Not surprisingly, the most brilliant minds with backgrounds in statistical modeling are also in the highest demand, especially since organizations in other sectors, like financial institutions, are scooping them up.
"They've hired a bunch of people out of school to a data science department or an R&D department and a modeling department," says Smith, "and they've found that all of them have been trained in R, and not in, say SAS."
And not surprisingly, the most brilliant minds with backgrounds in statistical modelling are in the highest demand, especially since organizations in other sectors, like financial institutions, are scooping them up.

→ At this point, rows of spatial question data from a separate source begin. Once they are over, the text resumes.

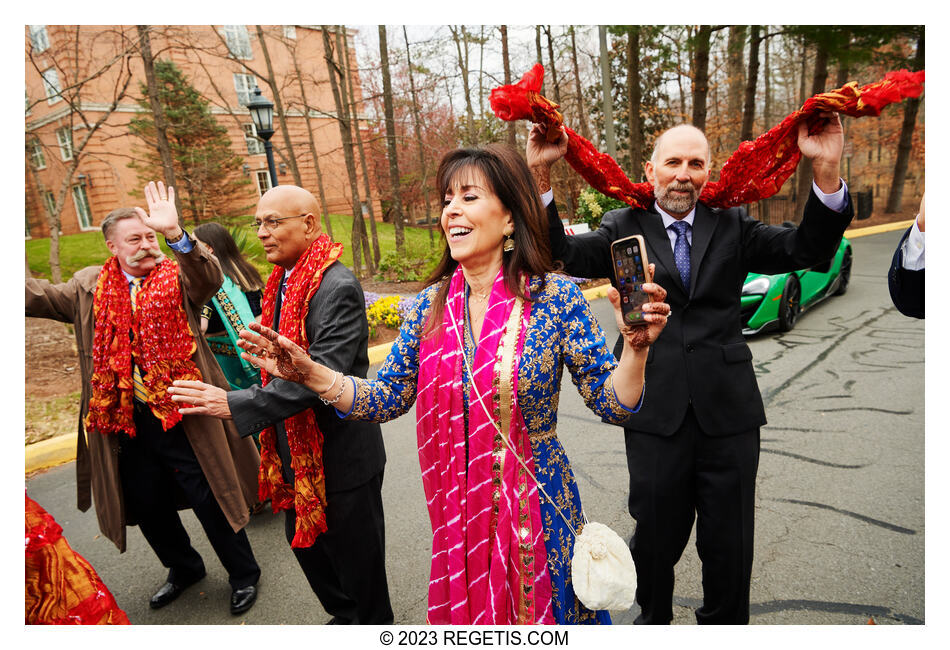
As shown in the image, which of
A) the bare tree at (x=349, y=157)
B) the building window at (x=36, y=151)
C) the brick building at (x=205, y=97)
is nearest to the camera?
the building window at (x=36, y=151)

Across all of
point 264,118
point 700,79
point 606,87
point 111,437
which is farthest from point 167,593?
point 700,79

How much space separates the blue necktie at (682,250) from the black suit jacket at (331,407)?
1307 mm

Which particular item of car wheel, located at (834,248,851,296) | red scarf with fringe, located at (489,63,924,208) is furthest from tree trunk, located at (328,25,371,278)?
red scarf with fringe, located at (489,63,924,208)

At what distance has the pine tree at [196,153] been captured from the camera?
53.7ft

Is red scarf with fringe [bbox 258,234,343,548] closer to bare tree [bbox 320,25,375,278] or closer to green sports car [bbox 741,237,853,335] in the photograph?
green sports car [bbox 741,237,853,335]

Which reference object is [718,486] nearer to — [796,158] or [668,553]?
[668,553]

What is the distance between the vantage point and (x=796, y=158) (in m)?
2.14

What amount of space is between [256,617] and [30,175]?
9.88 m

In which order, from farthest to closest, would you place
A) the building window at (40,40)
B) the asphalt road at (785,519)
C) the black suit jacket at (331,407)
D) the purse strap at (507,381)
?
1. the building window at (40,40)
2. the asphalt road at (785,519)
3. the black suit jacket at (331,407)
4. the purse strap at (507,381)

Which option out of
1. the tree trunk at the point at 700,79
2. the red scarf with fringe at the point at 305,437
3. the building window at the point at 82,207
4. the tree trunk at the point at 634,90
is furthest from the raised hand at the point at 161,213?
the building window at the point at 82,207

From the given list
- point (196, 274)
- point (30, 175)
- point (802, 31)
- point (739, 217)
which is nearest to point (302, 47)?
point (30, 175)

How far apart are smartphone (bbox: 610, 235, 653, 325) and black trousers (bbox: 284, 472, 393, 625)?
1446mm

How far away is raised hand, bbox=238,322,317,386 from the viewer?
1684 millimetres

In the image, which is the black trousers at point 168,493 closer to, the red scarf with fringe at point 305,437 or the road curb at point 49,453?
the red scarf with fringe at point 305,437
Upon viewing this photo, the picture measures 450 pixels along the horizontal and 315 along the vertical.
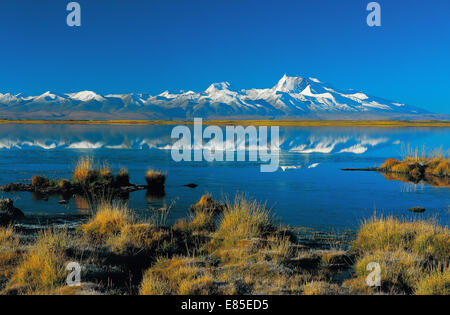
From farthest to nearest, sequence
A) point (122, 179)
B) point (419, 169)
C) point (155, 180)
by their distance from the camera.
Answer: point (419, 169), point (155, 180), point (122, 179)

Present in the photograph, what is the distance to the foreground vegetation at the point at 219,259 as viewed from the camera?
24.4 ft

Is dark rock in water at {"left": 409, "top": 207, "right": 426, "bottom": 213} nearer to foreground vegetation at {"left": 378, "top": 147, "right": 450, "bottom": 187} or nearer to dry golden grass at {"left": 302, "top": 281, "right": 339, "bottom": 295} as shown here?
dry golden grass at {"left": 302, "top": 281, "right": 339, "bottom": 295}

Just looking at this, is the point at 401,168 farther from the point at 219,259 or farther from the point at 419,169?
the point at 219,259

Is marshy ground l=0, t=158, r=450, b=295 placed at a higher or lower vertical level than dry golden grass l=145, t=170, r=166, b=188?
lower

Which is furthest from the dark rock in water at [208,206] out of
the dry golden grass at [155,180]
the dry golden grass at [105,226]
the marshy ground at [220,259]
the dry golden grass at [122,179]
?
the dry golden grass at [122,179]

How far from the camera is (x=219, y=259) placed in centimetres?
939

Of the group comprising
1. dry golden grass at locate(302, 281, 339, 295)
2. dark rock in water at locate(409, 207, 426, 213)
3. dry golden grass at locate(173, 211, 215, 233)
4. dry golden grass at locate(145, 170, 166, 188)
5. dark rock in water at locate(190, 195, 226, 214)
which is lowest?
dry golden grass at locate(302, 281, 339, 295)

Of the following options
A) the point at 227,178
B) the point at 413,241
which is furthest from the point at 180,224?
the point at 227,178

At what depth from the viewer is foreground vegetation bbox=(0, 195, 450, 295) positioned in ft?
24.4

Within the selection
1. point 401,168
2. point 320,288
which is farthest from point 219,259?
point 401,168

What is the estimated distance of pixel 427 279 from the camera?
7.73 meters

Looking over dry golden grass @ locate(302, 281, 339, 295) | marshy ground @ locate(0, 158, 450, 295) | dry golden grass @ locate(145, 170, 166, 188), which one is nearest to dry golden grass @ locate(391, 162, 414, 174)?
dry golden grass @ locate(145, 170, 166, 188)

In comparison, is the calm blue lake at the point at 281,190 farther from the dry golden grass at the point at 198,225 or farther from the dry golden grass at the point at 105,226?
the dry golden grass at the point at 105,226
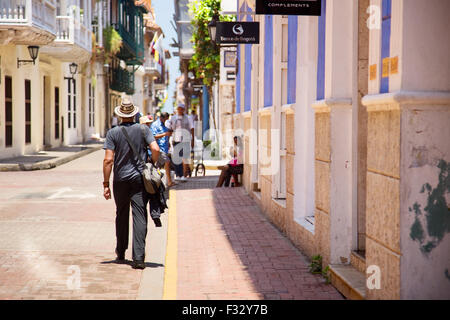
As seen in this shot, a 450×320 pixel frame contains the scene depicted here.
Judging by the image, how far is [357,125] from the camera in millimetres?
6500

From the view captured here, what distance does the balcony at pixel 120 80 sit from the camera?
151 ft

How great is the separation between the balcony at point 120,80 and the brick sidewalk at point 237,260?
34845mm

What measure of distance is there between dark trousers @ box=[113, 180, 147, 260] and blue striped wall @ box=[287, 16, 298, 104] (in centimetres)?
235

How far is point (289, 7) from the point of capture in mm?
7359

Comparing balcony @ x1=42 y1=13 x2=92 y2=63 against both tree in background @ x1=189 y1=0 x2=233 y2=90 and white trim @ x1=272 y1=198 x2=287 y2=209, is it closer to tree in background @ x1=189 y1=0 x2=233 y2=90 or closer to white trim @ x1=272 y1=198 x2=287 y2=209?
tree in background @ x1=189 y1=0 x2=233 y2=90

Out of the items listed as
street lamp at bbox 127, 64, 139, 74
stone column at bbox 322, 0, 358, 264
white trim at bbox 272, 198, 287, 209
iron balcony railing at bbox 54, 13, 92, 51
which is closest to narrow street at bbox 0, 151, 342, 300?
white trim at bbox 272, 198, 287, 209

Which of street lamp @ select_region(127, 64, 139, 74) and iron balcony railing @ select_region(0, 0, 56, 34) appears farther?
street lamp @ select_region(127, 64, 139, 74)

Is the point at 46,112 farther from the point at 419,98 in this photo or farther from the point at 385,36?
the point at 419,98

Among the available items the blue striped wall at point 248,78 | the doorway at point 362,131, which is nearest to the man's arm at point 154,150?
the doorway at point 362,131

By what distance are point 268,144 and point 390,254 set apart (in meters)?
6.34

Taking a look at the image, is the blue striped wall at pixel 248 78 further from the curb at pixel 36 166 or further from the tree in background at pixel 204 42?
the tree in background at pixel 204 42

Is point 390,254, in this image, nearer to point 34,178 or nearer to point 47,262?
point 47,262

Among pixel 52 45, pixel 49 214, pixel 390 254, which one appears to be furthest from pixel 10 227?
pixel 52 45

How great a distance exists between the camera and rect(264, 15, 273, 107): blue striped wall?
10836 millimetres
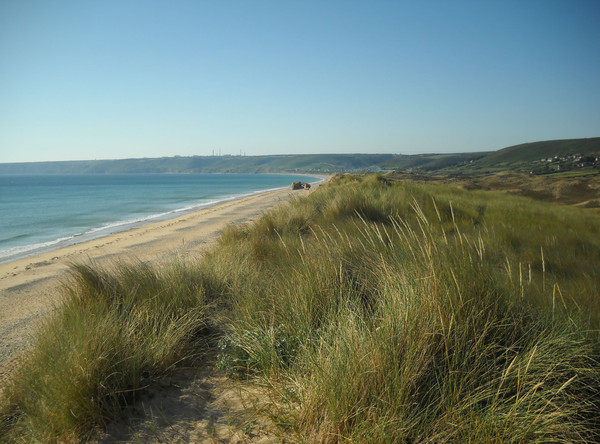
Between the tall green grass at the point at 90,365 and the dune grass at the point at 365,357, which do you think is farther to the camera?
the tall green grass at the point at 90,365

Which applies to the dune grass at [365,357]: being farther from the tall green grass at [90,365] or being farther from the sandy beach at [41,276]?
the sandy beach at [41,276]

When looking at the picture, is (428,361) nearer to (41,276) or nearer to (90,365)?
(90,365)

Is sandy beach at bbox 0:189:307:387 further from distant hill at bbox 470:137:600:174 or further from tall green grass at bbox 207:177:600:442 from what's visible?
distant hill at bbox 470:137:600:174

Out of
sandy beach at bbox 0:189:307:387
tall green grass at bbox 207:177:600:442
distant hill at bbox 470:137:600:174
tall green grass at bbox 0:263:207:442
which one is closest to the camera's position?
tall green grass at bbox 207:177:600:442

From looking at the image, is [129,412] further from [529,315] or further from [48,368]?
[529,315]

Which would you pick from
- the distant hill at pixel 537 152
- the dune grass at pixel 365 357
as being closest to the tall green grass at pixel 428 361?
the dune grass at pixel 365 357

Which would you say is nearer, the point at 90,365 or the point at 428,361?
the point at 428,361

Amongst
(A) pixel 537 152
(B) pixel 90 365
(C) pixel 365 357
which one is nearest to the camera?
(C) pixel 365 357

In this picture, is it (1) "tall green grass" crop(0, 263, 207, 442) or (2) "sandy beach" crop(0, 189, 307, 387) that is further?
(2) "sandy beach" crop(0, 189, 307, 387)

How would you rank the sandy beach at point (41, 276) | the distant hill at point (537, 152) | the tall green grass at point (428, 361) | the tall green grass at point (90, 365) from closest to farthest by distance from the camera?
the tall green grass at point (428, 361), the tall green grass at point (90, 365), the sandy beach at point (41, 276), the distant hill at point (537, 152)

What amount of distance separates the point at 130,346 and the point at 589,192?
2747cm

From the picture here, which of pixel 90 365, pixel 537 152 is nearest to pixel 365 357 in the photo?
pixel 90 365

"We provide a consulting arm of Greenplum," says Davis, "which is our data science team, [who] are PhDs that have expertise in a variety of industries and verticals. I have brainiacs, to be honest with you, who are working with customers to enable them to make use of their data."
Jason Kuo, group marketing manager at SAP, says "without a doubt" companies that need to perform complex tasks like predictive analysis are hunting for manpower in the universities. He says SAP's new product, which incorporates a user-friendly interface and drag-and-drop capabilities, will ease the data scientists' transition into the corporate world.
"Those people are bringing their R expertise, their R background, and are asking for tools around R," he says. "Now what's interesting is, in an academic environment, for whatever reason, whether it's budget or familiarity, they are much more likely to be working with R without a GUI, without a strong graphical interface. And now they walk into a corporate world where their demands are higher, the turnaround frame for projects is faster, maybe ROIs are being tracked and so forth.
"Companies are able to say... what do you need to be more successful? How can we make you more productive? And they have a budget for these statisticians who may not, in the past, have had it."
If you can't beat them...
Paul Kent, vice-president of platform development at SAS Institute Inc., works for a company often seen as belonging to the opposite side of the big data divide, developing proprietary data analysis algorithms that are alternatives to those used in open-source languages like R.
Kens says that to a certain extent, SAS does regard the open-source community as a competitor it needs to keep up with. New techniques can be developed in open-source environments very quickly, while his company may need more time to study them before turning them into a marketable product feature.
"[It] takes a little bit longer for us to react to the technique and to test out all the different corners and permutations of the way you would use it. So, we might be a bit slower to respond.
However, he says SAS has the advantage of a large technical support segment and has the expertise to make certain techniques work for different organizations, whether retail businesses, banks, or healthcare institutions. SAS's strength lies in "the application of mathematics to particular domains," says Kent.
At the same time, he says, SAS keeps abreast of the trends and has opted to give its customers open-source options just the same. Kent says SAS has "built a bridge to R" just like it has with Hadoop. Whenever the open-source community comes up with a good idea, Kent says, SAS is paying attention.
"It's more useful in the long run to build a bridge or an interface to that idea than to try to pretend that it's not there."